Se estaba hablando mucho de la última agresión de Boyette y de su posterior arresto, y Keith no siempre salía bien parado. Se reprodujeron unas declaraciones del padre de Lilly, en las que decía: «Parte de la culpa la tiene aquel pastor luterano de Topeka». Era un enfoque de la noticia que iba cobrando fuerza. A la luz de los antecedentes de Boyette, la familia de Lilly Reed sentía alivio porque la agresión no hubiera ido a más, pero también rabia porque un violador profesional como él anduviera suelto y pudiera traumatizar a su hija. Las primeras noticias al respecto le daban un sesgo que hacía que se interpretase como que Keith había sacado a Boyette de la cárcel y se había escapado con él a Texas.

Elmo le explicó que había hablado con el fiscal del distrito, y que, aunque no había planes inmediatos de encausar a Keith, la situación era poco clara. No se habían tomado decisiones. Varios periodistas habían llamado al fiscal, que era el blanco de críticas.

—¿Usted cómo lo ve? —preguntó Keith.

—El mismo plan, Keith. Seguiré hablando con el fiscal del distrito, y si él da algún paso, prepararemos un acuerdo de aceptación de culpabilidad, con multa pero sin cárcel.

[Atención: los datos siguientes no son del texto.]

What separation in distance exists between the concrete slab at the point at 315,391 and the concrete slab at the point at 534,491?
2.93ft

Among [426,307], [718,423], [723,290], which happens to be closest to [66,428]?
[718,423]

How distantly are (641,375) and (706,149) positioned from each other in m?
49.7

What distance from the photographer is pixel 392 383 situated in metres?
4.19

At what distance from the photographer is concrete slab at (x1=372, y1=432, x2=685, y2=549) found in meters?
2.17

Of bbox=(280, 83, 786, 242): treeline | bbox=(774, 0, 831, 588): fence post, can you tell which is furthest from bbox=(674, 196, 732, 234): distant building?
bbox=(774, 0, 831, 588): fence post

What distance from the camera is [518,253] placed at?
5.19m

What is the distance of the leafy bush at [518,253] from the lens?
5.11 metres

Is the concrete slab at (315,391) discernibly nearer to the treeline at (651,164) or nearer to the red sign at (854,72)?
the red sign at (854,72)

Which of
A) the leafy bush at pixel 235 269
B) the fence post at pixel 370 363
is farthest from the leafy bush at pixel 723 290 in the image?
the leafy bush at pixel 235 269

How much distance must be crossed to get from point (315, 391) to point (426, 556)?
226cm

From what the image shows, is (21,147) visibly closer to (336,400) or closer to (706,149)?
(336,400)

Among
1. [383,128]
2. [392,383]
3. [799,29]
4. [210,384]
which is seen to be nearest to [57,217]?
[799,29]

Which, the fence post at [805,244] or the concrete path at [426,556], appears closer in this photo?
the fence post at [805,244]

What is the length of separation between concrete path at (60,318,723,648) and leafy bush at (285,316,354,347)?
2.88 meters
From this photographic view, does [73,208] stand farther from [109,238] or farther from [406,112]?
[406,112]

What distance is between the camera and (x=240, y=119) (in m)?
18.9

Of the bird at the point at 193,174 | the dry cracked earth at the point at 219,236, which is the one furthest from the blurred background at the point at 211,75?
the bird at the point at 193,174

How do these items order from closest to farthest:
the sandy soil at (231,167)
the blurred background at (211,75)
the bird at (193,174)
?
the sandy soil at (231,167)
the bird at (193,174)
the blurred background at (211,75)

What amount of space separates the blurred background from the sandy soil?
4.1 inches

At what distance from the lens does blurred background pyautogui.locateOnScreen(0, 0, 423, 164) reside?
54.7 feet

—Si me declaro culpable, probablemente me espere algún tipo de medida disciplinaria por parte de la Iglesia.

—¿Grave?

—Ahora mismo no hay nada claro.

Quedaron en verse unos días más tarde. Keith fue en coche a St. Mark, y se encerró con llave en su despacho. No tenía ni idea de cuál sería el tema del sermón del domingo, ni estaba de humor para ponerse a prepararlo. Tenía un montón de mensajes telefónicos sobre la mesa, en su mayoría de reporteros. El Monje había llamado hacía una hora. Keith se sintió en la obligación de averiguar para qué. Hablaron unos minutos, que a Keith le bastaron para captar el mensaje. La Iglesia estaba muy preocupada con la publicidad, y con la posibilidad de que uno de sus pastores tuviera que responder ante la justicia. Fue una conversación breve, que acabó con el acuerdo de que Keith iría a Wichita el jueves siguiente para otra reunión con el Monje.

Más tarde, mientras ordenaba la mesa y se preparaba para irse de fin de semana, su secretaria le avisó que tenía al teléfono a un hombre de Abolish Texas Executions. Keith se sentó y se puso al aparato. Se llamaba Terry Mueller, y era director ejecutivo de ATeXX. Empezó dando las gracias a Keith por haberse unido a la organización. Estaban encantados de tenerlo a bordo, sobre todo por su participación en el caso Drumm.

—¿Así que usted estaba allí cuando murió? —preguntó Mueller.

Se notaba que estaba intrigado, y que quería algún detalle. Keith resumió rápidamente lo esencial de la historia, y para cambiar de tema preguntó por ATeXX y sus actividades del momento. Durante la conversación, Mueller comentó que era miembro de la Iglesia Luterana Unida de Austin.

—Es una iglesia independiente que nació hace una década a partir del sínodo de Missouri —explicó—. Está en el centro, cerca del Capitolio, y tiene una congregación muy activa. Nos encantaría que viniera a hablar alguna vez.

—Muy amable —contestó Keith.

La idea de que se interesaran por él como orador le pilló desprevenido.

Después de colgar, entró en la web de la iglesia y mató una hora. La Iglesia Luterana Unida estaba bien consolidada, con más de cuatro mil miembros, y tenía una capilla imponente, de granito rojo de Texas, idéntico al del edificio del Capitolio del estado. Era una iglesia activa en lo político y en lo social, con talleres y conferencias que iban desde cómo hacer que en Austin no durmiera nadie en la calle hasta la lucha contra la persecución de los cristianos en Indonesia.

Su pastor titular estaba a punto de jubilarse.